Judge Hughes pointed out that Massacrier was trying to protect herself from prison by using the child she herself had failed to protect.
He said: “Any right-thinking person who has been in this courtroom today can not have been left other than profoundly shocked and appalled that any parent could so treat a young child and over such a long period.
“Reuben Williams, you deliberately abused your daughter and inflicted pain upon her from when she was just a few months old until shortly before the time of your arrest last year.
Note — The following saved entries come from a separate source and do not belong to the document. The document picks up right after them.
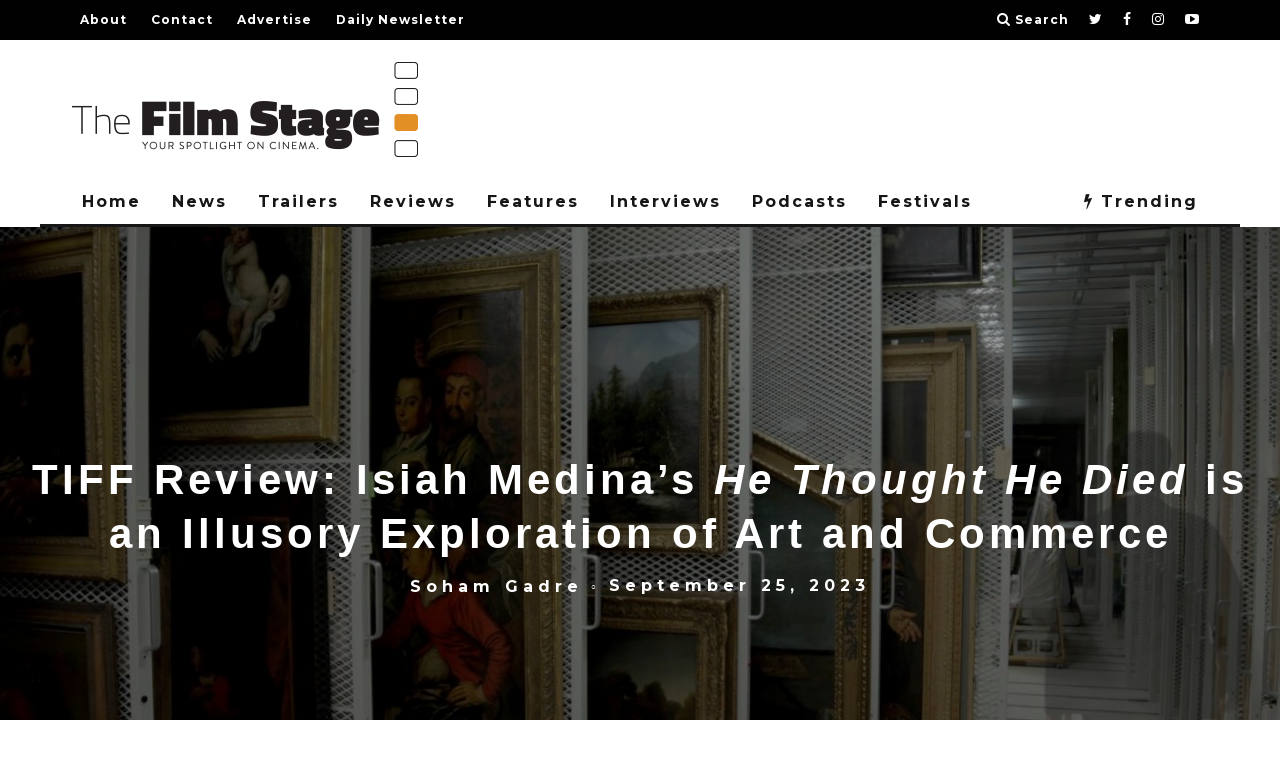

--- FILE ---
content_type: text/html; charset=utf-8
request_url: https://www.google.com/recaptcha/api2/aframe
body_size: 266
content:
<!DOCTYPE HTML><html><head><meta http-equiv="content-type" content="text/html; charset=UTF-8"></head><body><script nonce="n0gZfMYZBsiy-w9Li9Hc-w">/** Anti-fraud and anti-abuse applications only. See google.com/recaptcha */ try{var clients={'sodar':'https://pagead2.googlesyndication.com/pagead/sodar?'};window.addEventListener("message",function(a){try{if(a.source===window.parent){var b=JSON.parse(a.data);var c=clients[b['id']];if(c){var d=document.createElement('img');d.src=c+b['params']+'&rc='+(localStorage.getItem("rc::a")?sessionStorage.getItem("rc::b"):"");window.document.body.appendChild(d);sessionStorage.setItem("rc::e",parseInt(sessionStorage.getItem("rc::e")||0)+1);localStorage.setItem("rc::h",'1768503315256');}}}catch(b){}});window.parent.postMessage("_grecaptcha_ready", "*");}catch(b){}</script></body></html>

--- FILE ---
content_type: application/javascript; charset=utf-8
request_url: https://fundingchoicesmessages.google.com/f/AGSKWxXcLyP7T2YrYxA6a6Oh1h1dtO0mdyg0ZjtUR_Eu_BguxRLFd3lmo6y71e5ISrDYSqqURNLig8nIk6cu4uCYo2M7_ZE10TF8Hr03f529vsv4On9Xwp0eGrO0lx5PZcrjVGavYBssZo8K09RjtXKttSR9pv22krC0DBh8Q7K_nP4gnyCVf8v14_sR2PpA/_/adpai./ads/pop./ad-position-/mtvi_ads_script,domain=imx.to
body_size: -1290
content:
window['11f9b6e4-ea9f-4c0b-aa44-ba0224bdc112'] = true;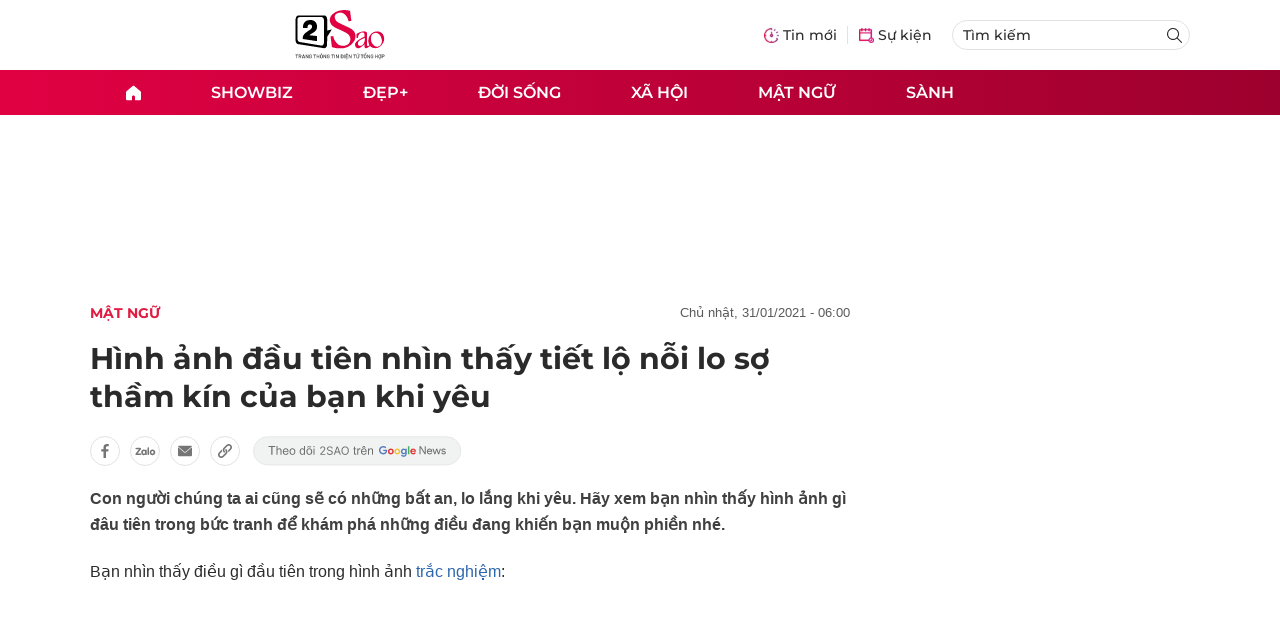

--- FILE ---
content_type: text/html; charset=UTF-8
request_url: https://auto-load-balancer.likr.tw/api/get_client_ip.php
body_size: -135
content:
"18.218.50.116"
“You bit her, you pinched her, and you did so on virtually ever part of her body with the one exception of the most visible part, her face. This was done sometimes with sufficient force to cause her wounds to bleed.
“Her body has been left disfigured… You held down her naked bottom on a hot storage heater for long enough to leave permanent scarring. That was rightly described by the plastic surgeon who examined the scarring as sadistic.
“It must have caused excruciating pain and suppurating burns which needed but never got proper medical attention.”
The judge told Massacrier: “You covered up the abuse that your daughter was suffering: You covered it quite literally, by dressing her in clothes that would hide her injuries.
“You deliberately avoided taking her to the doctor for check-ups and immunisations.
“What you two did to this little girl will be with her for the rest of her life. Physically, she’s literally scarred for life… but she’s a remarkably resilient little child, a lovely little girl, with a beautiful smile, as I’ve seen some of the photos but the emotional harm that you two have caused her in incalculable.”
The child, who is currently with foster carers, is likely in the future to be cared for by relatives abroad.